Para alcançar a mistura desejada, todas as frequências devem estar devidamente equilibradas. Embora existam certos parâmetros de frequência com os quais podemos trabalhar, esta área ainda é subjetiva. Os nossos ouvidos podem enganar-nos, dependendo da gama de frequências que percebem. À medida que envelhecemos, o mascaramento de frequências torna-se mais perceptível para a nossa audição. Esta é outra razão pela qual as representações visuais de volume integrado, níveis de pico e volume médio são tão importantes.
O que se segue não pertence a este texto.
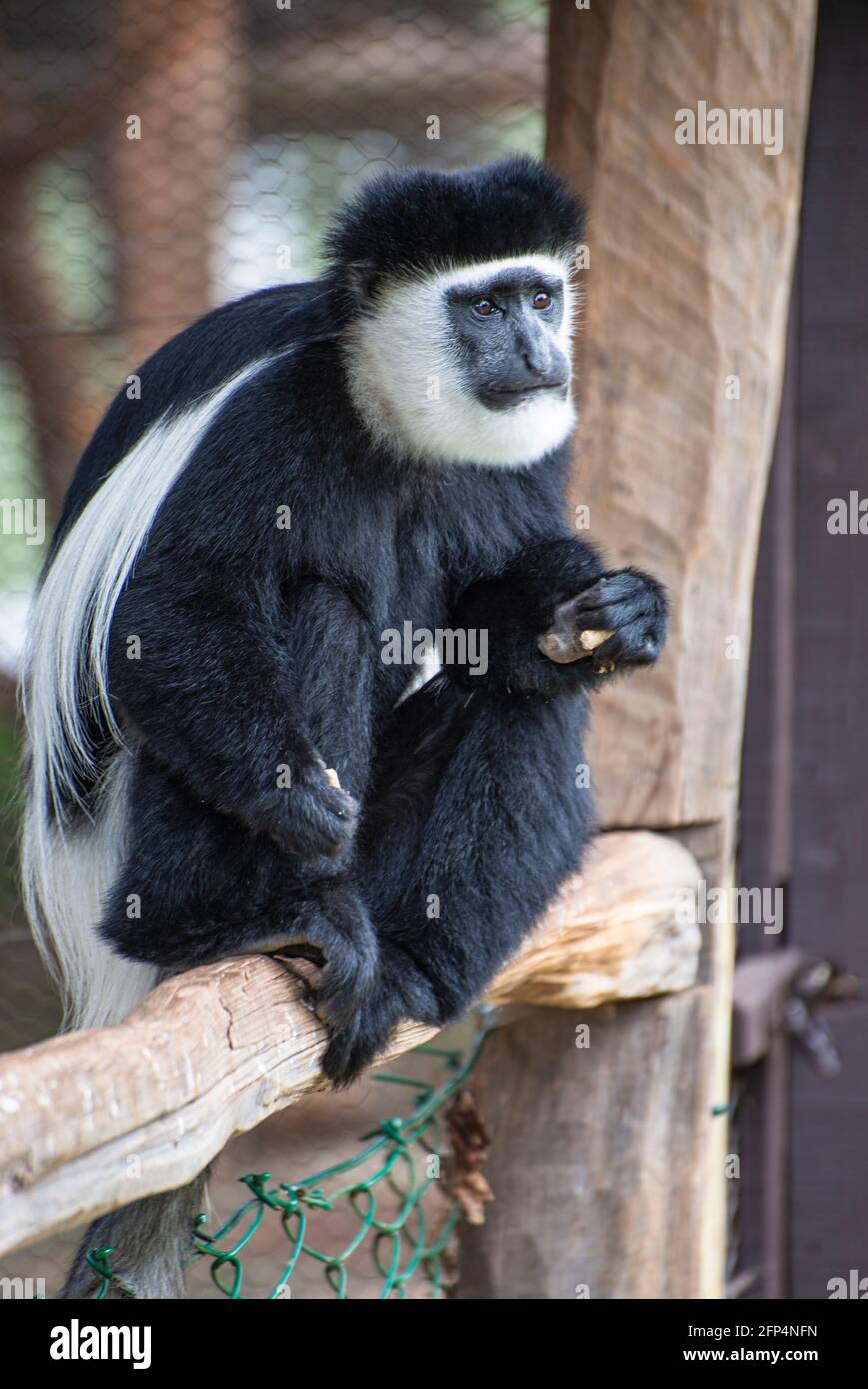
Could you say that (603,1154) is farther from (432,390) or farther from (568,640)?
(432,390)

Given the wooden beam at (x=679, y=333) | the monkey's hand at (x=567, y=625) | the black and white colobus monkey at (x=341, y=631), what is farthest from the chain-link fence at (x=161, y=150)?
the monkey's hand at (x=567, y=625)

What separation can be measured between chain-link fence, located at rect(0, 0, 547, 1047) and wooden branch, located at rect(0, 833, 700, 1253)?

A importância da gama dinâmica

Um compressor é projetado para controlar a gama dinâmica da sua faixa. Muitas pessoas não sabem que compressão é a abreviação de “compressão da gama dinâmica”. Os compressores são frequentemente usados para controlar o nível de pico de um sinal de áudio, o que ajuda a controlar o nível médio na gama dinâmica. Apesar do desejo de maximizar a gama dinâmica, não existe uma regra universal para todas as faixas.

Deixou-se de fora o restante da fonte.